Pottery studio visit starts retirement hobby

When our daughter, Nancy, was in Sue Mitchell’s 4-H project on home furnishings, she learned how to remove old paint and varnish from picture frames and other small items.

One day I stopped by our little rock house, which Nancy and two other college girls rented from Chub and me. She was outdoors removing several layers of old dark varnish from an antique walnut wardrobe. Her brown eyes sparkled as she said, "Mom, I’d rather do this more than anything else for the rest of my life." She’d never been that enthusiastic about anything! She soon began to buy and sell antiques from her garage and finally opened a shop in 1970.

In 1974, Nancy and I made a trip to England to visit friends and buy a few antiques. We asked a friend, Priscilla Wood, to go along, and she snapped up the opportunity. Priscilla and I were bicycle buddies before she moved from Missouri to Virginia. She is a potter and wanted to visit the famous Bernard Leach pottery studio in southwestern England. We took our three bicycles along, aware that February is England’s "fill dike" month. The bikes rode on top of our rented car, except for some nice rides between rains.

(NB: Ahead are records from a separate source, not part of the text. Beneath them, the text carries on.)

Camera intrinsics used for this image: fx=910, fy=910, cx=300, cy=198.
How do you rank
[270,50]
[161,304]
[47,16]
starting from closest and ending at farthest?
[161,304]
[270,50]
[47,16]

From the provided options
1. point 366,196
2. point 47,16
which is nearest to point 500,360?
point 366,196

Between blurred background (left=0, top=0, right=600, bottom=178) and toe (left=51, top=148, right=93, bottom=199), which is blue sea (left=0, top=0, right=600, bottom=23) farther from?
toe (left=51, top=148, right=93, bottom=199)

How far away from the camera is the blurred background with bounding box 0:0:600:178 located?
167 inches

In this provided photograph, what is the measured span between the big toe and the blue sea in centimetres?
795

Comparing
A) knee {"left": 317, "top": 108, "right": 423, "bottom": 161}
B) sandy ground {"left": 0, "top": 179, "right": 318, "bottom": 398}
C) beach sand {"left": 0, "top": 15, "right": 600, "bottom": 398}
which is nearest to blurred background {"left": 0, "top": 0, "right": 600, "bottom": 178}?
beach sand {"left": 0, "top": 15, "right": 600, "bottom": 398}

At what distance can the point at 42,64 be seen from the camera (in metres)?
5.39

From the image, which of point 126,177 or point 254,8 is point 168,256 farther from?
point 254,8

Because she is a potter, Priscilla made appointments for us to tour the Leach workshops.

As our car crested a hill near St. Ivies, we saw black smoke rolling from behind the next hill. Priscilla fairly screamed, "Oh! They’re firing the climbing kiln!" The wood smoke was coming from a smokestack that was not yet in sight. Nancy and I were ignorant about pottery making but were excited for Priscilla, who created some beautiful dishes we had in our homes.

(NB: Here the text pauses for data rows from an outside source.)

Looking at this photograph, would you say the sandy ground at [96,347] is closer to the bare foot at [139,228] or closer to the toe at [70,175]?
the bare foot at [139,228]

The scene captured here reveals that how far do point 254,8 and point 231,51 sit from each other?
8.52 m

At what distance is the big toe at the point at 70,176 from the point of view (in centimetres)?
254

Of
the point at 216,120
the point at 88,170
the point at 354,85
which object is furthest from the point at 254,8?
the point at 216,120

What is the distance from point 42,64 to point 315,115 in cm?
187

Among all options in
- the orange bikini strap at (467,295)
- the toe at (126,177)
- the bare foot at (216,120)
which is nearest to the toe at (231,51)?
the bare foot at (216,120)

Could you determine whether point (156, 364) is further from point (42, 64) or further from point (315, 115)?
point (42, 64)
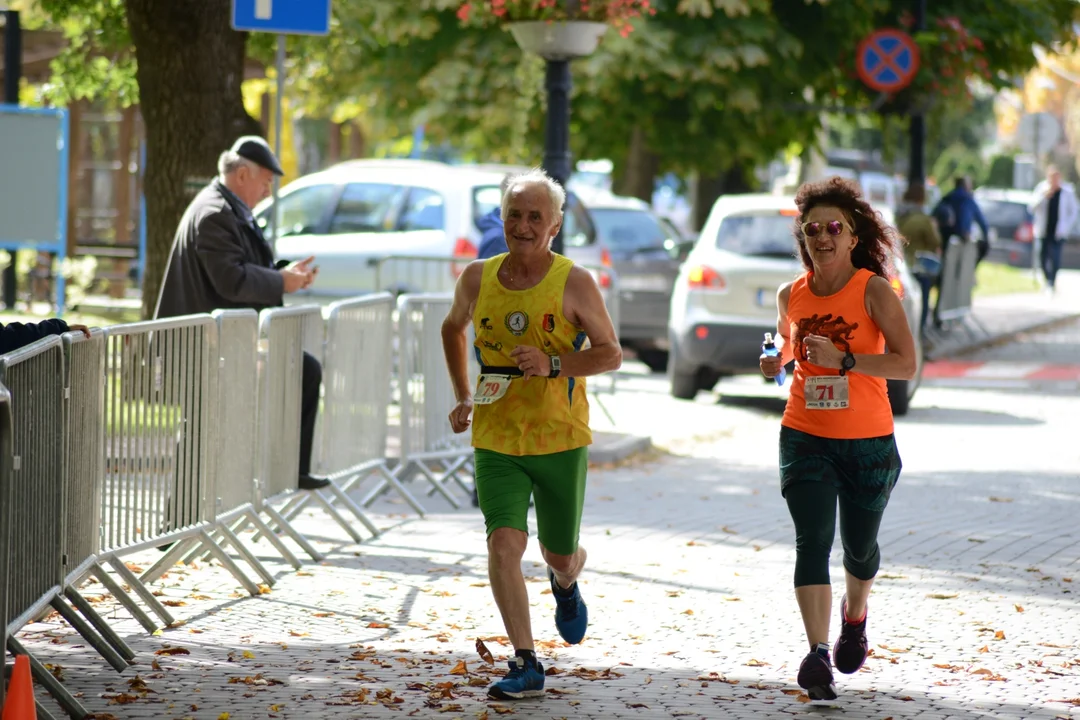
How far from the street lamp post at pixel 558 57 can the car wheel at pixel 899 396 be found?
12.3 ft

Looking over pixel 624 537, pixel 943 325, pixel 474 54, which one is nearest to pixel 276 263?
pixel 624 537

She told us that Bernard Leach was known worldwide, and although he was retired his apprentices and his wife continued to work in his workshop and were well-known potters in their own rights.

We rolled into the parking lot and she hurried to where men were stoking 4-foot logs into the side of the Japanese-type "climbing" kiln. The heat rises from one firing chamber to the next, four chambers in all, each one higher than the one below. The workers were hot and sweaty on that chilly February day. One showed us the "throwing room" where pots were made, the drying racks up near the ceiling, decorating tables and more.

Nancy and I were especially interested in the finished products. We wandered through the sales room and looked long and hard at a small plate made by master potter Bernard Leach himself. It had a stylized rabbit decoration and was far out of our price range.

We selected two pieces from the "slightly irregular" shelf, not signed with the well-known "BL" mark and waited in the car. We watched Priscilla choose six or eight items. The salesman wrapped each one and added up the bill. She paid, and we knew we’d be on the road soon.

Suddenly Priscilla was hurrying back and forth across the room putting her purchases back on the shelves!

After another stop at the cash register, she emerged, smiling and clasping one small package to her chest. We didn’t ask questions. "My trip is complete," she said. "I now own a Leach rabbit!"

Later, we located the workshops of Michael Leach and David Leach, brothers of Bernard, and watched them make everything from mugs to large vessels. I was "bit by the bug." I wanted to learn to make pottery.

My husband and son created a motor-driven kick wheel for me, and Priscilla Wood was my mentor.

I started throwing on the wheel in 1975. After 24 years’ practice, it’s still fascinating.